消火設備の場合でもステンレスが望ましいです。
というのも、スプレーノズルは詰まりが大敵です。
腐食したり錆が混入されたりすると、途端に使えなくなります。
耐食性をできるだけ上げておく方が好ましいです。
PVCやPVDFなどの樹脂系を使う場合もありますが、設備が樹脂系に限定した方が良いでしょう。
樹脂は使っていくうちに割れる可能性があるからです。
材質はSUS316無難
ゆるみ止め
スプレーノズルの最大の悩みどころは「緩む」ということでしょう。
ねじ込み継手が基本です。
ねじは緩みます。
消火設備なら緩んでもまだ良いのですが、プロセス洗浄は被害が大きくなります。
緩んで落下して異物となったり、設備を故障させたり・・・と品質を安定化させるために洗浄しているはずが、別のトラブルを誘引しかねません。
とりあえず点溶接をすることになるでしょう。
ただし、溶接量が多くないので気が付いたら剥がれていたというトラブルが起きます。
定期的なチェックが欠かせません。
樹脂の場合も溶着に頼ることになりますが、割れが起きたら脱落するのは同じです。
参考
関連記事
スプレーノズルの問題は、特に圧力損失が大事です。

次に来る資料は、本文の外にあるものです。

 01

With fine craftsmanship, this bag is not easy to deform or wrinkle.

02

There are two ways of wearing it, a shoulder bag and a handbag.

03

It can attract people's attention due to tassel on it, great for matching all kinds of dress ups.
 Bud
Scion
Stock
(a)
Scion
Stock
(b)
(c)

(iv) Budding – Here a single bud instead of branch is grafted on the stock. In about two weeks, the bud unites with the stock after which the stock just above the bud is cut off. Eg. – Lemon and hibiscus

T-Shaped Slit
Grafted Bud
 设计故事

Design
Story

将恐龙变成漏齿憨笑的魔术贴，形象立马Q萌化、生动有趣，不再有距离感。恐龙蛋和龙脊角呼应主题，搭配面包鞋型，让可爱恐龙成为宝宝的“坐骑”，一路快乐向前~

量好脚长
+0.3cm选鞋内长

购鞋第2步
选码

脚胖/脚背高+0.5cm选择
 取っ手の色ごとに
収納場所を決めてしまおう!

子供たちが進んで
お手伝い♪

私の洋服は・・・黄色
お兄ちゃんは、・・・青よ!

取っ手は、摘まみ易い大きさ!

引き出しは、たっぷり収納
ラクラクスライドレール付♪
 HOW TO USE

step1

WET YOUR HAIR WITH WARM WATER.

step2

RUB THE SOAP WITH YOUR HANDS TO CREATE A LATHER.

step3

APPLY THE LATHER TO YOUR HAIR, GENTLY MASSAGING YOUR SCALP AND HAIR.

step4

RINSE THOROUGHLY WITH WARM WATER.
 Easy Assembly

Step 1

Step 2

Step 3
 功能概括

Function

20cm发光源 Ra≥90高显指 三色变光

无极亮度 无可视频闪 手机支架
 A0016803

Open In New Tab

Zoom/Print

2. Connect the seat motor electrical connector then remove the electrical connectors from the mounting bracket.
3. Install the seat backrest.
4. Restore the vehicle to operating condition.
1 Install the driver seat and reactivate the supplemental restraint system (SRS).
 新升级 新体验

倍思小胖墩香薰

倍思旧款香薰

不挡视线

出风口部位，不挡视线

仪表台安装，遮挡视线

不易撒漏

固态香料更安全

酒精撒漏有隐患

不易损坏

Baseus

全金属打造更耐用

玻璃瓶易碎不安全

以下の記事も合わせてご確認ください。
最後に
化学プラントでのスプレーノズルの使い方を解説しました。
消火設備用とプロセス洗浄用に分かれます。
カタログを見て流量や圧力をちゃんと見て、供給側の設計をしないと使えないというトラブルによく出あます。
材質やゆるみ止めも見落としがちなポイントです。